Monday, November 21, 2005

And then there are days where the NYTimes acts like a good little boy and takes it's medication. Like so.

November 15, 2005

For New York Officers Felled in the Line of Duty, Recognition at Last

They fell victim to drunken sailors, rioters, and women of abandoned character, adversaries who attacked them with coarse weapons: paving stones, pistols and dirks.

On the meaner streets of a younger New York, the policemen died in ways redolent of the age.

One patrolman was cut down with a sword. Horses or drawn carriages trampled others. A few policemen met their ends after treachery, shot or stabbed by fellow officers in dramas soaked with alcohol. The stabbing of another officer sparked days of riots.

In a memorial ceremony today, the Police Department will unveil plaques with the names of 100 officers who died in the line of duty between 1849 and 1997 and had not been honored. Descendants of eight of the officers will attend the ceremony, the police said.

The presentation of the plaques, which are bolted high on a wall in the lobby of Police Headquarters at 1 Police Plaza, marks the end of a two-year department research project to document the circumstances of the officers' deaths, and to recognize them. Historians and descendants of the police officers were consulted for clues. Researchers mined old newspaper articles, public death records and the department's own history - including more than a century's worth of police orders, bound in tattered red books that sit on an aluminum shelf in Police Headquarters.

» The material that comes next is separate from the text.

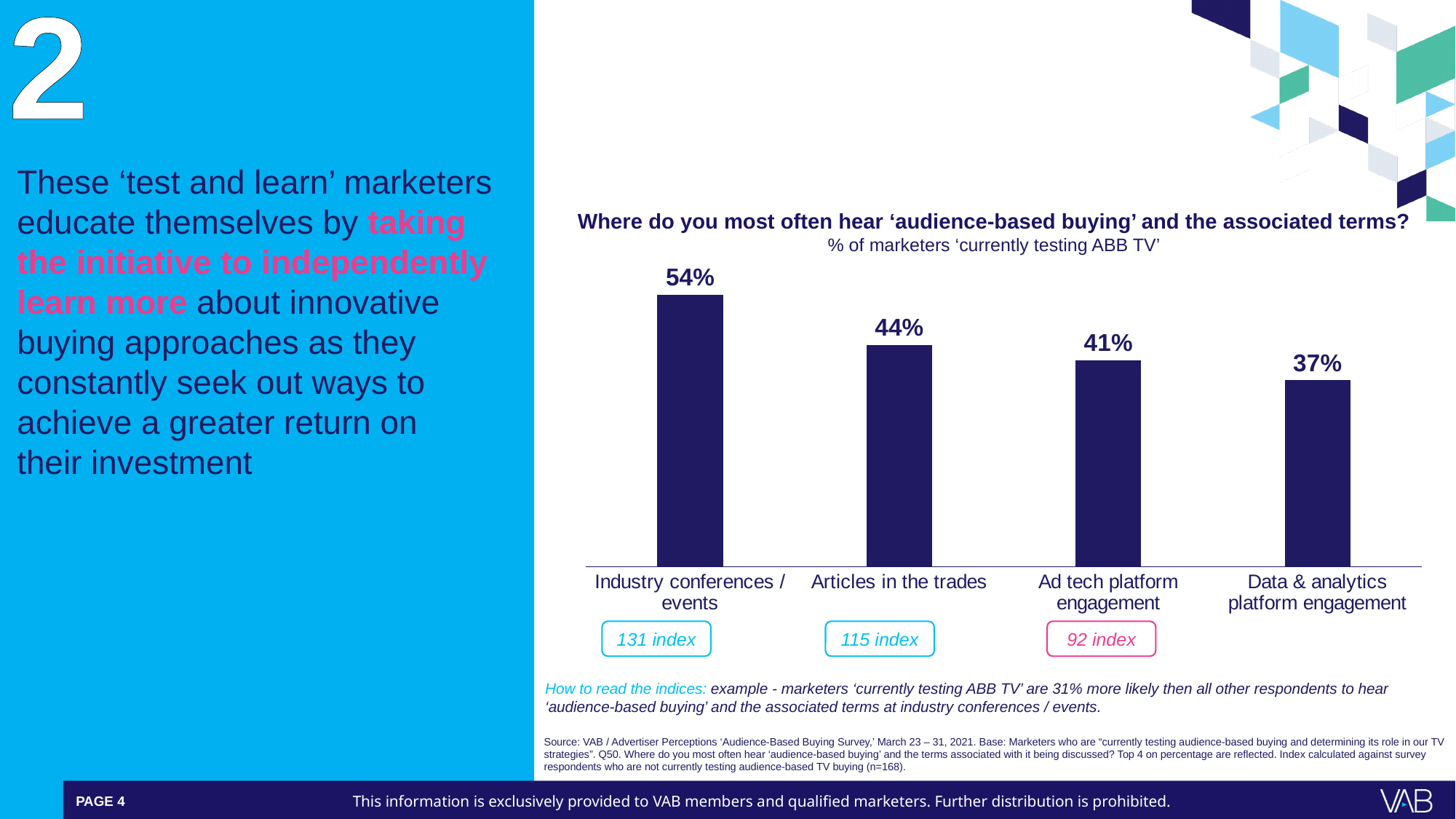
Which is larger, the value for 'Articles in the trades' or 'Ad tech platform engagement'? Articles in the trades What is the value for 'Ad tech platform engagement'? 41% Which category has the lowest value? Data & analytics platform engagement What is the difference between the values for 'Industry conferences / events' and 'Data & analytics platform engagement'? 17% What kind of chart is shown on the slide? Bar chart What is the value for 'Data & analytics platform engagement'? 37% What is the value for 'Articles in the trades'? 44% Which category has the highest value? Industry conferences / events What index value is shown beneath 'Industry conferences / events'? 131 index What percentage of marketers 'currently testing ABB TV' most often hear 'audience-based buying' at industry conferences / events? 54% How many categories are shown in the chart? 4 Do the values rise or fall from left to right across the categories? Fall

The researchers, led by Lt. Michael McGrath, uncovered an absorbing history of policing from another time. Because the bronze plaques list only the names, ranks, and year that the officers died, much of that past will stay largely invisible to the public. More detail, however, can be found in archived newspaper accounts.

On Oct. 19, 1867, Officer Robert S. McChesney, to his great misfortune, ran into Fanny Wright, a woman well known for "intemperate habits" who had been arrested frequently for disorderly conduct and drunkenness, according to an article in The New York Times.

On that day, Ms. Wright was harassing passers-by on Canal Street, and Officer McChesney tried to intervene.

"As soon as he laid his hand upon her arm she swung herself around, and half broke away from the officer's grasp," a reporter wrote. "And as she did so she dealt him a sudden blow in the left side of the neck with a common pearl-handled, three-bladed knife, the blade severing the jugular vein."

In September 1895, using a weapon somewhat more common than a three-bladed knife - but no less deadly - a professional acrobat named William Coleman, who was drunk, beat Officer John T. Delehanty with a sandbag. Officer Delehanty died soon afterward at Bellevue Hospital, and the beating led Theodore Roosevelt, then president of the Board of Police Commissioners, to call for the return of long nightsticks for police officers.

"I love this project," said Lieutenant McGrath, who said the research team's mission was to remember all the department's members. He also relished the idea of stepping back in time: "Once you read the stories, of guys beaten to death in anti-Catholic riots, or in Draft Riots - John Smedick's a good one. This guy ambushes him and fires a pistol at him."

He was referring to the murder of Officer John Smedick on July 23, 1868, by John Real, "a notorious ruffian" on First Avenue near 32nd Street. The Times called it "one of the most unprovoked and reckless murders ever committed."

Mr. Real, who had been arrested twice by Officer Smedick, explained to the police that he was "bound to get square on him."

Of course, not all of the deaths were so dramatic.

In 1851, Sgt. Michael Foster was fatally stabbed outside the Porterhouse Bar by sailors from the Schooner Habana. In 1863, several officers died in the Draft Riots.

In 1898, an officer contracted a fatal case of typhoid while on assignment. In 1905, Patrolman Ira Kinne was accidentally shot in the abdomen by a fellow officer while working as a firearms instructor at the Ninth Regiment Armory.

In 1900, after Patrolman Robert J. Thorpe arrested May Enoch for loitering, her husband, Arthur Harris, fatally stabbed Patrolman Thorpe at 41st Street and Eighth Avenue. Mr. Harris was black, and rioting followed as whites bent on revenge attacked blacks on the West Side.

Commissioner Raymond W. Kelly relaxed department rules in 1993, during his first tenure, so that all officers who died in the line of duty receive a plaque. He said that while the stories illuminated a different era, in many ways the job had not changed.

"Cops put on the blue uniform, and go out, and run into situations that put their lives in risk. It's different in the sense of both technology and perhaps training," he said.

"But it comes down to you being the first person up the stairs. Or the first person in the door. The heart pounds, and the adrenaline rises," he said. "It doesn't change."